BEGIN DATA EXTRACT

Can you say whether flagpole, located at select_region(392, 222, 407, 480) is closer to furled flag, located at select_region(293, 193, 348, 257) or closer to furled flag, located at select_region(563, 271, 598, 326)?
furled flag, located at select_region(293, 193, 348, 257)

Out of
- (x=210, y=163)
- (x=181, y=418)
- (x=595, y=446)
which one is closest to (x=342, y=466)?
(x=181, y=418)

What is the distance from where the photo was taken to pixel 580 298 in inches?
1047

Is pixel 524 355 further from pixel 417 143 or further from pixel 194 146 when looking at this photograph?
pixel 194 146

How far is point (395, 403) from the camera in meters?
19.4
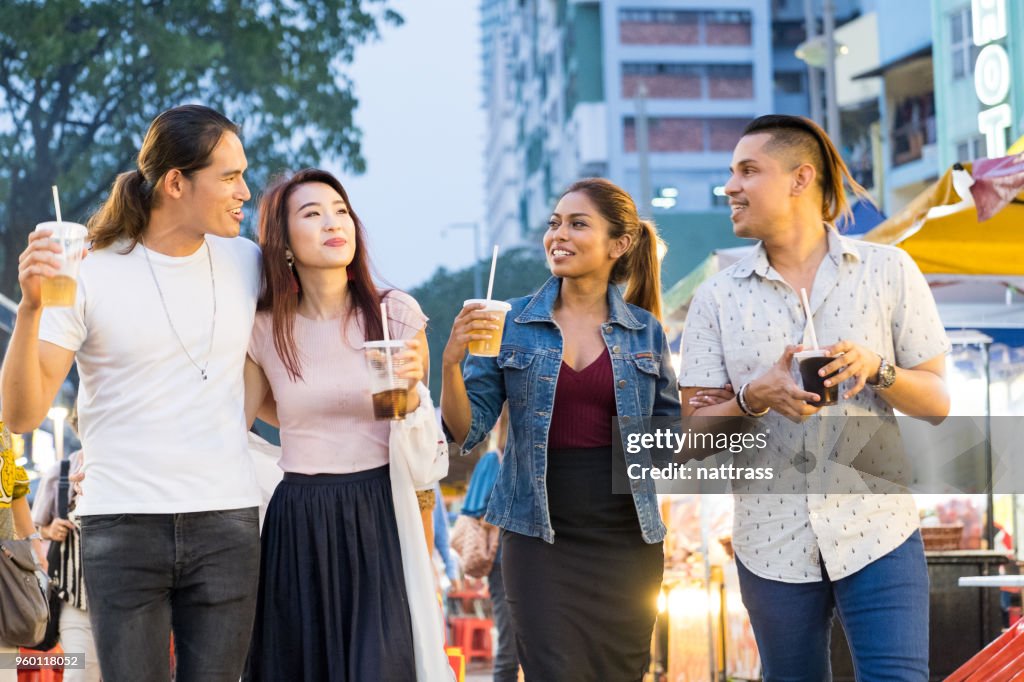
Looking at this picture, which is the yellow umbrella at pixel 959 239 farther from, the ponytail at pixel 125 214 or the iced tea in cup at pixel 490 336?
the ponytail at pixel 125 214

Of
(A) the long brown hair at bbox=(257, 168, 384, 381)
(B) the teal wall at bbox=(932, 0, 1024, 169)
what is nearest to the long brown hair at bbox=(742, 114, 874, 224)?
(A) the long brown hair at bbox=(257, 168, 384, 381)

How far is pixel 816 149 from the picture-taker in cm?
418

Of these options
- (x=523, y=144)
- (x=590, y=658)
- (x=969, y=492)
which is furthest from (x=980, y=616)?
(x=523, y=144)

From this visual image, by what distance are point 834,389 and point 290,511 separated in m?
1.58

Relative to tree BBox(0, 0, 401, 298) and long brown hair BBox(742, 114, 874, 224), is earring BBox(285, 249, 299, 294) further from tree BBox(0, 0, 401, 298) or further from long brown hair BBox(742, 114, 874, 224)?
tree BBox(0, 0, 401, 298)

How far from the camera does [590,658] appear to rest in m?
4.35

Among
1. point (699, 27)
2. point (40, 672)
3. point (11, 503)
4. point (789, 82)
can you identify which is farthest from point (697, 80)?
point (11, 503)

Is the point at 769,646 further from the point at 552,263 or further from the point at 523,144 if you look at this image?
the point at 523,144

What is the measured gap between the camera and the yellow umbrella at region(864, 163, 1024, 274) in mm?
7863

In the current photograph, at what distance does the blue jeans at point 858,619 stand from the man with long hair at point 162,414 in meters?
1.48

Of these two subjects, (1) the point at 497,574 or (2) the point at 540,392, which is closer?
(2) the point at 540,392

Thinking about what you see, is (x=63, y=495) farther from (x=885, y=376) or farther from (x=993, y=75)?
(x=993, y=75)

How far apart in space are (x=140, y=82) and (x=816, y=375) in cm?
2205

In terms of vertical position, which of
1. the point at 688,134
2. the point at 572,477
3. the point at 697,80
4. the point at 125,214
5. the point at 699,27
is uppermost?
the point at 699,27
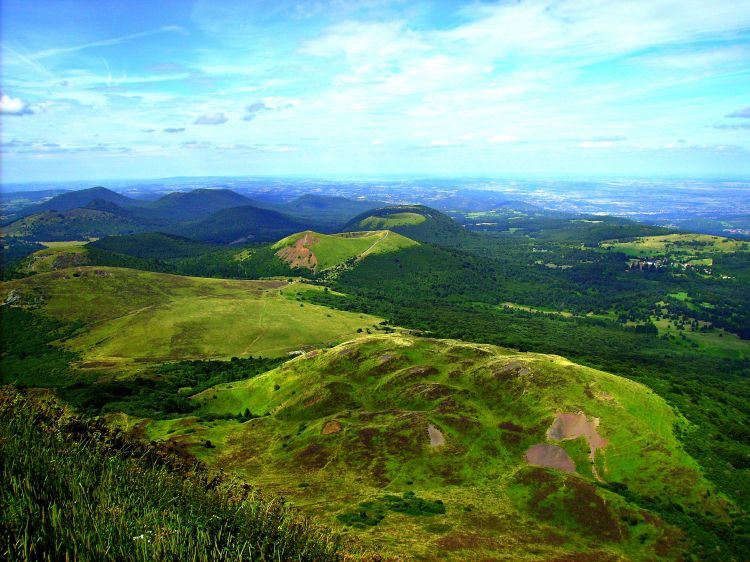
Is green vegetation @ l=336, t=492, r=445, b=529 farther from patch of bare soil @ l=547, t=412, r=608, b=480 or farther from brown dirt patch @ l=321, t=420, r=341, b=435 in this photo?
patch of bare soil @ l=547, t=412, r=608, b=480

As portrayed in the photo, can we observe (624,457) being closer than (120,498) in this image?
No

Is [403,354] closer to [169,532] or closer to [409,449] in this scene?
[409,449]

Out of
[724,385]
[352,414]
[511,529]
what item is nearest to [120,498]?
[511,529]

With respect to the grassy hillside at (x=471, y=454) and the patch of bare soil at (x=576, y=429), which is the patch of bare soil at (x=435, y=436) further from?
the patch of bare soil at (x=576, y=429)

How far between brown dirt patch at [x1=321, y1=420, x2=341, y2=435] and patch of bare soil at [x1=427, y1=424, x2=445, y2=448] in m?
19.7

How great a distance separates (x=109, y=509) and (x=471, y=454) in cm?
7014

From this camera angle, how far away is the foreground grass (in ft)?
106

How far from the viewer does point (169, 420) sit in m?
118

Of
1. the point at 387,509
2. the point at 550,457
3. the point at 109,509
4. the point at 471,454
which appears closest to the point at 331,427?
the point at 471,454

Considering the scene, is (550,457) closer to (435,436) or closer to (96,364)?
(435,436)

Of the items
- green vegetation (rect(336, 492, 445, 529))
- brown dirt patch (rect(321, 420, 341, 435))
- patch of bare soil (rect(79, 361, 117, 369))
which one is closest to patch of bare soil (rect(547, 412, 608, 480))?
green vegetation (rect(336, 492, 445, 529))

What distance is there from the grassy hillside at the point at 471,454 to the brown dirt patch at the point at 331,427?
49cm

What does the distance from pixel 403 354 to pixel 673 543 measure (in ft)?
251

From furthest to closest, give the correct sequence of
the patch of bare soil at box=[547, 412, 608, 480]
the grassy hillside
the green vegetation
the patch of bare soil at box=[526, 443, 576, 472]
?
the patch of bare soil at box=[547, 412, 608, 480], the patch of bare soil at box=[526, 443, 576, 472], the grassy hillside, the green vegetation
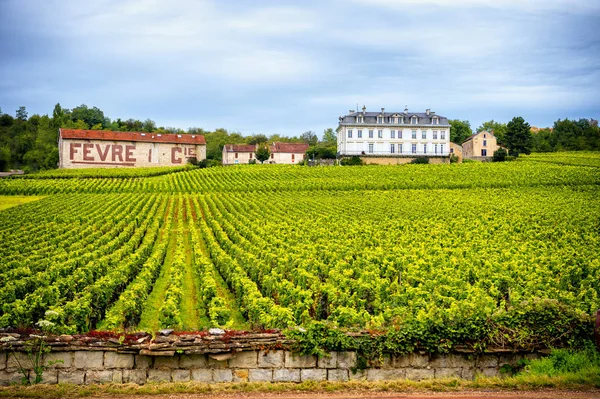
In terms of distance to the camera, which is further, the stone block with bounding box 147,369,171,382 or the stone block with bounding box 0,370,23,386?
the stone block with bounding box 147,369,171,382

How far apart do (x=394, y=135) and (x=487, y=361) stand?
92.2 metres

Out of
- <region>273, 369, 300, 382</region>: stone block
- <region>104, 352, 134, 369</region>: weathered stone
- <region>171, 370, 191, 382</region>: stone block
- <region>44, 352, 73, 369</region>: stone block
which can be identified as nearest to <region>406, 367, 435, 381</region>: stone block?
<region>273, 369, 300, 382</region>: stone block

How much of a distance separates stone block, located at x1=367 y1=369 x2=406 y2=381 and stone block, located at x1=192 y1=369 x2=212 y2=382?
3286 millimetres

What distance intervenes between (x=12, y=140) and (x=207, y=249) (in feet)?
381

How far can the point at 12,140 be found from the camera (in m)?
132

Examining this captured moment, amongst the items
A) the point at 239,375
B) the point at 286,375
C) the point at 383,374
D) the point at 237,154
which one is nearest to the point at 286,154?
the point at 237,154

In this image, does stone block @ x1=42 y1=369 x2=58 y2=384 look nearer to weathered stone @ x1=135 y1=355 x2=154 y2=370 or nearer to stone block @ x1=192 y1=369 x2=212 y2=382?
weathered stone @ x1=135 y1=355 x2=154 y2=370

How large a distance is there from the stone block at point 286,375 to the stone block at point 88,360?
135 inches

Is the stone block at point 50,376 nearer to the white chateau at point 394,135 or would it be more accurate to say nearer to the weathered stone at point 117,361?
the weathered stone at point 117,361

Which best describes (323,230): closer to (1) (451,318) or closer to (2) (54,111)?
(1) (451,318)

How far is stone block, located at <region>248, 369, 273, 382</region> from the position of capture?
11711 mm

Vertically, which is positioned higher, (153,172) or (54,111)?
(54,111)

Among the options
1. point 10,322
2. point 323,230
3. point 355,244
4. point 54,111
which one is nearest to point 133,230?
point 323,230

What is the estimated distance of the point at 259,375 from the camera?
Answer: 1174 cm
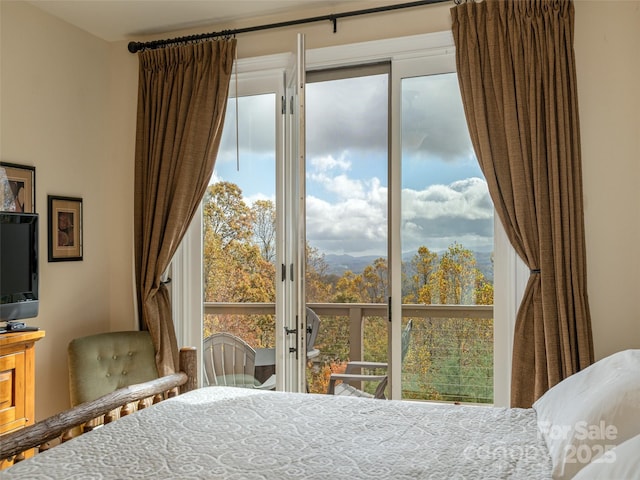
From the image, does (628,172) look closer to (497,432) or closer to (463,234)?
(463,234)

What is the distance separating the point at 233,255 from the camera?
337cm

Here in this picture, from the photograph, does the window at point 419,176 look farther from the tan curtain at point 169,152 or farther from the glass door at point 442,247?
the tan curtain at point 169,152

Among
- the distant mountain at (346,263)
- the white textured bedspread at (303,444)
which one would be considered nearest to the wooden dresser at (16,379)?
Answer: the white textured bedspread at (303,444)

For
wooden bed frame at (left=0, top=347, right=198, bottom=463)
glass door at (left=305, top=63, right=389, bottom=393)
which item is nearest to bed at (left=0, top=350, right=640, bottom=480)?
wooden bed frame at (left=0, top=347, right=198, bottom=463)

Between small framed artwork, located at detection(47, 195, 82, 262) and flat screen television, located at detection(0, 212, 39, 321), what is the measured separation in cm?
42

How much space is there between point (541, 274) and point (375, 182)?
1147 mm

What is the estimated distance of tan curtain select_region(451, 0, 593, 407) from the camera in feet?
8.19

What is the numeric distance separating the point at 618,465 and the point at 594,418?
13.0 inches

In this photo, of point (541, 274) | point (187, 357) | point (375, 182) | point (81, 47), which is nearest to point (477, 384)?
point (541, 274)

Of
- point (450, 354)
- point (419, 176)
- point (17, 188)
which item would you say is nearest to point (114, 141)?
point (17, 188)

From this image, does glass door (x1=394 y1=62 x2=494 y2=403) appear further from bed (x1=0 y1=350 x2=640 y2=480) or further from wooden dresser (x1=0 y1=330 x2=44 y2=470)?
wooden dresser (x1=0 y1=330 x2=44 y2=470)

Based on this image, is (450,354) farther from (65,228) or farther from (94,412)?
(65,228)

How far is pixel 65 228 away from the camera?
320 centimetres

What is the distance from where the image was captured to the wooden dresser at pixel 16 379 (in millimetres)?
2369
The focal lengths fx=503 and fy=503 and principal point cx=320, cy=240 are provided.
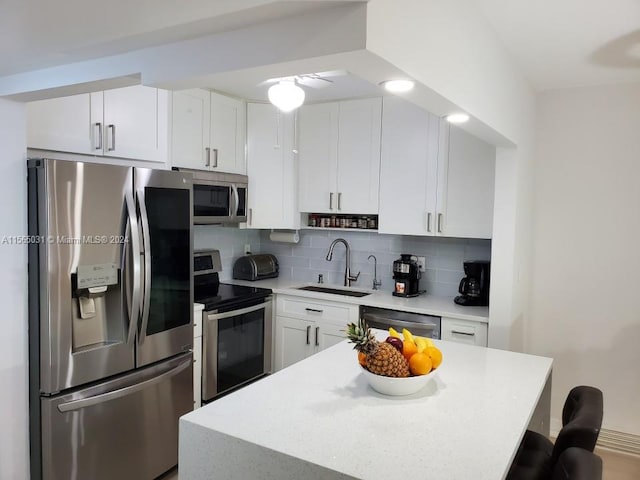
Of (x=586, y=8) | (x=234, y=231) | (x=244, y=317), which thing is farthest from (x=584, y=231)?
(x=234, y=231)

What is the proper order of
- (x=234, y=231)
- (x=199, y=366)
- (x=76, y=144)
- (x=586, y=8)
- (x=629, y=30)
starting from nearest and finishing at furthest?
(x=586, y=8) → (x=629, y=30) → (x=76, y=144) → (x=199, y=366) → (x=234, y=231)

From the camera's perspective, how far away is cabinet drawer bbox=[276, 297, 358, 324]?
3588mm

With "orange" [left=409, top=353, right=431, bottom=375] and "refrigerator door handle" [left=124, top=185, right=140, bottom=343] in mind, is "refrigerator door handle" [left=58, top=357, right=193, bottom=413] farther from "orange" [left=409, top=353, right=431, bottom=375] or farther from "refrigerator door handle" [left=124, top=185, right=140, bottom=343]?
"orange" [left=409, top=353, right=431, bottom=375]

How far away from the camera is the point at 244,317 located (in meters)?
3.60

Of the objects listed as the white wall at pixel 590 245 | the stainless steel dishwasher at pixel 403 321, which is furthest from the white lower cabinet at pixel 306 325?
the white wall at pixel 590 245

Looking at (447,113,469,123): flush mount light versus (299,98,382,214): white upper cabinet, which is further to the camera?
(299,98,382,214): white upper cabinet

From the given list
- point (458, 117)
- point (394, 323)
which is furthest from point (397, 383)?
point (394, 323)

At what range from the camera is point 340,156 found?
12.8ft

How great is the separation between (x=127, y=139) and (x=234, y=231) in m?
1.72

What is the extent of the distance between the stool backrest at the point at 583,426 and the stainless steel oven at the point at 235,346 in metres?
2.19

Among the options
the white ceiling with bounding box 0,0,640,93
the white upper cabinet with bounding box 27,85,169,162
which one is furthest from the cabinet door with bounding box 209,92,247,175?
the white ceiling with bounding box 0,0,640,93

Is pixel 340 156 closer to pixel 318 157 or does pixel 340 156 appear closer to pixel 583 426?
pixel 318 157

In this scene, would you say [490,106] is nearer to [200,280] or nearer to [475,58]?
[475,58]

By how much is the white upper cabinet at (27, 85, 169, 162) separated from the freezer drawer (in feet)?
3.85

END DATA EXTRACT

__THE TASK__: Rewrite the rows above, from the line containing "What distance intervenes" through the line containing "Answer: 1174 cm", inclusive, as a Markdown table with the columns Number and Text, one line per row and blank lines left out.

__SOLUTION__:
| Number | Text |
|---|---|
| 1 | What distance intervenes between (x=12, y=140) and (x=207, y=249) (in feet)? |
| 2 | 381 |
| 3 | How far can the point at 12,140 be found from the camera (in m)? |
| 4 | 132 |
| 5 | Examining this captured moment, amongst the items |
| 6 | A) the point at 239,375 |
| 7 | B) the point at 286,375 |
| 8 | C) the point at 383,374 |
| 9 | D) the point at 237,154 |
| 10 | which one is nearest to the point at 286,154? |
| 11 | the point at 237,154 |
| 12 | In this image, does stone block @ x1=42 y1=369 x2=58 y2=384 look nearer to weathered stone @ x1=135 y1=355 x2=154 y2=370 or nearer to stone block @ x1=192 y1=369 x2=212 y2=382? |
| 13 | weathered stone @ x1=135 y1=355 x2=154 y2=370 |
| 14 | How large a distance is there from the stone block at point 286,375 to the stone block at point 88,360? |
| 15 | 135 inches |
| 16 | Is the stone block at point 50,376 nearer to the white chateau at point 394,135 or would it be more accurate to say nearer to the weathered stone at point 117,361? |
| 17 | the weathered stone at point 117,361 |
| 18 | Which best describes (323,230): closer to (1) (451,318) or closer to (2) (54,111)? |
| 19 | (1) (451,318) |
| 20 | How far is stone block, located at <region>248, 369, 273, 382</region> from the position of capture? |
| 21 | 11711 mm |
| 22 | Vertically, which is positioned higher, (153,172) or (54,111)? |
| 23 | (54,111) |
| 24 | Among the options |
| 25 | 1. point 10,322 |
| 26 | 2. point 323,230 |
| 27 | 3. point 355,244 |
| 28 | 4. point 54,111 |
| 29 | which one is nearest to point 133,230? |
| 30 | point 323,230 |
| 31 | What is the estimated distance of the point at 259,375 from the camera? |
| 32 | Answer: 1174 cm |